Um wieder aus der Statistik zu verschwinden, müssen die Überlastungsanzeigen auch vom Antragsteller zurückgenommen werden. Ob die Zahlen über die Zeiträume zu addieren sind oder bereits einen Saldo der neu gestellten Anzeigen minus der zurückgenommenen, also geheilten, Überlastungen darstellen, ließ der Senat offen.

Ist eine Überlastungsanzeige gestellt, verpflichtet das den Arbeitgeber, seiner Fürsorgepflicht nachzukommen und für Abhilfe zu sorgen. Das dient auch der Rechtssicherheit, denn die Bürger haben in der Regel einen Anspruch auf die Bewältigung der häufig hoheitlichen Aufgaben durch die Verwaltung.

In Innen- und Umweltbehörde wachsen die Zahlen

In der Innenbehörde fällt auf, dass die Überlastungsanzeigen anwachsen. Im ersten Halbjahr 2020 waren es sieben, im zweiten neun, 2021 sind bereits zehn Überlastungsanzeigen gestellt worden. Auch in der Umweltbehörde gibt es einen negativen Trend. Im ersten Halbjahr 2020 waren es vier Überlastungsanzeigen, im zweiten sechs und 2021 neun Überlastungsanzeigen.

Bezirke Mitte und Wandsbek fallen besonders auf

Unter den Bezirksämtern hat Mitte die meisten Anzeigen, Wandsbek den schlechtesten Trend. In Mitte hakt es besonders im Amt für Grundsicherung und Soziales, in Wandsbek kommt das Zentrum für Wirtschaftsförderung, Bauen und Umwelt nicht hinterher.

2020 wurden im Bezirksamt Mitte insgesamt 78 Überlastungsanzeigen gestellt, 2021 sank die Zahl auf 30. Das Bezirksamt Wandsbek liegt im Jahr 2020 mit 37 Überlastungsanzeigen auf Platz zwei des Negativ-Rankings, hat aber 2021 mit 38 Überlastungsanzeigen das Amt in Mitte überholt und darüber hinaus noch eine leichte Zunahme zu verzeichnen.

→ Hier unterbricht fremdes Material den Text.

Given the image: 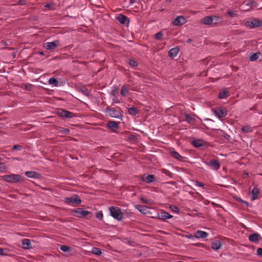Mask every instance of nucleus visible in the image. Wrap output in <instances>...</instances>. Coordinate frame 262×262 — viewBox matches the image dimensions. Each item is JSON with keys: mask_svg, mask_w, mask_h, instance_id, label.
I'll list each match as a JSON object with an SVG mask.
<instances>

Das Bezirksamt Nord meldete 23 (für 2020) und 14 Überlastungsanzeigen (für 2021), Altona 22 und 13, Harburg 14 und 8, Eimsbüttel 3 und 2, Bergedorf 1 und 5. Inwieweit Abhilfe geschaffen werden konnte, geht aus der Senatsantwort nicht hervor.

Nur allgemeine Antworten zur Frage nach Abhilfe

Die entsprechende Frage nach Maßnahmen wurde nur allgemein und abstrakt beantwortet. So seien „zeitnahe Gespräche mit Betroffenen geführt“, „gesundheitliche Situationen“ erörtert, Personalressourcen umgesteuert, Arbeitsbereiche umstrukturiert, Aufgaben umverteilt und im Einzelfall mit Zustimmung der Betroffenen Versetzungen vorgenommen worden. Aber in welchen Dienststellen dies Erfolge gezeitigt und zur Rücknahme von Überlastungsanzeigen geführt hat, sagte der Senat nicht. Besonders im Fall der Justizbehörde wies er allgemein auf den Fachkräftemangel hin.

Dazu erklärte der Senat, dass er „eine Reihe moderner Instrumente und Maßnahmen entwickelt und umsetzt, um sowohl für schnelle sowie nachhaltige Stellennachbesetzungen zu sorgen …“ Ferner wies er darauf hin, dass die Zahlen in seiner Antwort lückenhaft seien. So würden die Überlastungsanzeigen in der Sozialbehörde „nicht statistisch erfasst" und seien „voraussichtlich nicht vollständig“. Auch könnten „durch den Wechsel von Vorgesetzten in der Vergangenheit gestellte Überlastungsanzeigen nicht nachvollzogen werden“.